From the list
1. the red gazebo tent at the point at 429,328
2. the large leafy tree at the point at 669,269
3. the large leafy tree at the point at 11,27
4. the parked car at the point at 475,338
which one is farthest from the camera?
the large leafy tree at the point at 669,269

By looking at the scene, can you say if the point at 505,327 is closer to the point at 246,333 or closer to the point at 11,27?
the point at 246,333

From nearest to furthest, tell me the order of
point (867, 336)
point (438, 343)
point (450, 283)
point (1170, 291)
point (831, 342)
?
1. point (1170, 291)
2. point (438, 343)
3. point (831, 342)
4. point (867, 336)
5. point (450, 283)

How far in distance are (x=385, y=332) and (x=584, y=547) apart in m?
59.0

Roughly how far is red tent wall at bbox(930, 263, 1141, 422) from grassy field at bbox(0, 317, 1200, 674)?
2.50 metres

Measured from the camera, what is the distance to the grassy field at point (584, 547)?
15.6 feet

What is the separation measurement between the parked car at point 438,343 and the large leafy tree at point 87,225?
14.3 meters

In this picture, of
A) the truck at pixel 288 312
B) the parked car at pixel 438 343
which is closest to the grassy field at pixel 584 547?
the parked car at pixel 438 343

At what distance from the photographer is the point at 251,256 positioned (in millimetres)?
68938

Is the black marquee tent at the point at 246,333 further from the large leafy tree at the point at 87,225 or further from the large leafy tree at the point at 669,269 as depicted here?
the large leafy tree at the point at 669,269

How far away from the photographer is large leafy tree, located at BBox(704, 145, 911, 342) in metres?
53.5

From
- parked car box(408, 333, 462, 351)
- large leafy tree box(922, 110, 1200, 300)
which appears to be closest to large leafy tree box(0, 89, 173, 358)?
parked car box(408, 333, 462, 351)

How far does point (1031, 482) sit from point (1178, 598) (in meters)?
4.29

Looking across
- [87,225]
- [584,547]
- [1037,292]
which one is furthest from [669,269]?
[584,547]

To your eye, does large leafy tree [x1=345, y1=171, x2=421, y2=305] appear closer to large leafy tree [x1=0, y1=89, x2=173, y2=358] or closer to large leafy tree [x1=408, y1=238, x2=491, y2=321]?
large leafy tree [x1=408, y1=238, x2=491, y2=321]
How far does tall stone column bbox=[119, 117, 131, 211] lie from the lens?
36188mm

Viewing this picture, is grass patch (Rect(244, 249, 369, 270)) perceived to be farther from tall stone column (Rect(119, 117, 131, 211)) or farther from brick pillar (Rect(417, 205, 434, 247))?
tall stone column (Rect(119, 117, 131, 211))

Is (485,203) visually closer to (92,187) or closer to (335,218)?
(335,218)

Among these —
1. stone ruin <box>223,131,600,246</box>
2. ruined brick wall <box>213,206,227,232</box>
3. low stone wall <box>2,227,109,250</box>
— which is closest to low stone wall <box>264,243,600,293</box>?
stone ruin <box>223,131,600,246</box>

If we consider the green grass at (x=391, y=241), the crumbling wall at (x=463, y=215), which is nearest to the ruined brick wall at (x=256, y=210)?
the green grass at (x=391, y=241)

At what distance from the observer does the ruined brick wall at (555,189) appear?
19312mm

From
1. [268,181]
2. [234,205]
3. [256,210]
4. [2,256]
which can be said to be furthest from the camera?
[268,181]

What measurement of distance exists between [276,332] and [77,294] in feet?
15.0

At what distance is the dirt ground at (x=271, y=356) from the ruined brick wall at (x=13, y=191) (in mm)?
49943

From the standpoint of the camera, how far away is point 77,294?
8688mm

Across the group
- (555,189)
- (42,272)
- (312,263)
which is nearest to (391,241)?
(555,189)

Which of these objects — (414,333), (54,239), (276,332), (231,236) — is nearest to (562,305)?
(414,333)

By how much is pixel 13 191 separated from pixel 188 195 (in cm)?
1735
+ + + + + + +
> **To be done**:
Output an exact copy of each record.

> **Task answer**:
From the list
1. the red gazebo tent at the point at 429,328
2. the large leafy tree at the point at 669,269
3. the large leafy tree at the point at 11,27
4. the parked car at the point at 475,338
which one is farthest from the camera?
the large leafy tree at the point at 669,269

By looking at the scene, can you say if the point at 505,327 is closer to the point at 246,333 or closer to the point at 11,27?
the point at 246,333

From nearest to furthest, tell me the order of
point (867, 336)
point (438, 343)
point (450, 283)
point (1170, 291)
point (831, 342)
?
1. point (1170, 291)
2. point (438, 343)
3. point (831, 342)
4. point (867, 336)
5. point (450, 283)

How far in distance are (x=385, y=332) and (x=584, y=547) apart in m?
59.0

Roughly how far is red tent wall at bbox(930, 263, 1141, 422) from grassy field at bbox(0, 317, 1200, 674)?
2.50 metres

Measured from the camera, what is the distance to the grassy field at point (584, 547)?
15.6 feet

What is the separation measurement between the parked car at point 438,343 and the large leafy tree at point 87,225?
14.3 meters

In this picture, of
A) the truck at pixel 288 312
B) the parked car at pixel 438 343
which is closest to the grassy field at pixel 584 547?
the parked car at pixel 438 343

At what distance from the photographer is the point at 251,256 positioned (in millimetres)?
68938

Is the black marquee tent at the point at 246,333 further from the large leafy tree at the point at 87,225 or further from the large leafy tree at the point at 669,269 as depicted here?
the large leafy tree at the point at 669,269

How far away from the photographer is large leafy tree, located at BBox(704, 145, 911, 342) in metres?
53.5

From
- parked car box(408, 333, 462, 351)
- large leafy tree box(922, 110, 1200, 300)
which appears to be closest to large leafy tree box(0, 89, 173, 358)?
parked car box(408, 333, 462, 351)

How far does point (1031, 482) sit from point (1178, 598) (in meters)?
4.29

Looking across
- [87,225]
- [584,547]
- [1037,292]
which one is furthest from [669,269]?
[584,547]

To your eye, does large leafy tree [x1=345, y1=171, x2=421, y2=305] appear closer to large leafy tree [x1=0, y1=89, x2=173, y2=358] or closer to large leafy tree [x1=408, y1=238, x2=491, y2=321]?
large leafy tree [x1=408, y1=238, x2=491, y2=321]
How far does tall stone column bbox=[119, 117, 131, 211] lie from the lens?
36188mm

Viewing this picture, is grass patch (Rect(244, 249, 369, 270)) perceived to be farther from tall stone column (Rect(119, 117, 131, 211)) or farther from brick pillar (Rect(417, 205, 434, 247))?
tall stone column (Rect(119, 117, 131, 211))

Is (485,203) visually closer to (92,187) or closer to (335,218)?
(335,218)

Among these —
1. stone ruin <box>223,131,600,246</box>
2. ruined brick wall <box>213,206,227,232</box>
3. low stone wall <box>2,227,109,250</box>
— which is closest to low stone wall <box>264,243,600,293</box>?
stone ruin <box>223,131,600,246</box>

If we consider the green grass at (x=391, y=241), the crumbling wall at (x=463, y=215), which is nearest to the ruined brick wall at (x=256, y=210)?
the green grass at (x=391, y=241)

At what distance from the observer does the ruined brick wall at (555,189) appear?
19312mm

From
1. [268,181]
2. [234,205]
3. [256,210]
4. [2,256]
which can be said to be furthest from the camera?
[268,181]

What measurement of distance exists between [276,332] and [77,294] in feet?
15.0

At what distance is the dirt ground at (x=271, y=356) from the ruined brick wall at (x=13, y=191) (in mm)?
49943

From the standpoint of the camera, how far away is point 77,294?
8688mm

Across the group
- (555,189)
- (42,272)
- (312,263)
which is nearest to (391,241)?
(555,189)

Which of these objects — (414,333), (54,239), (276,332), (231,236) — is nearest to (562,305)?
(414,333)

By how much is pixel 13 191 separated from pixel 188 195 (in cm)?
1735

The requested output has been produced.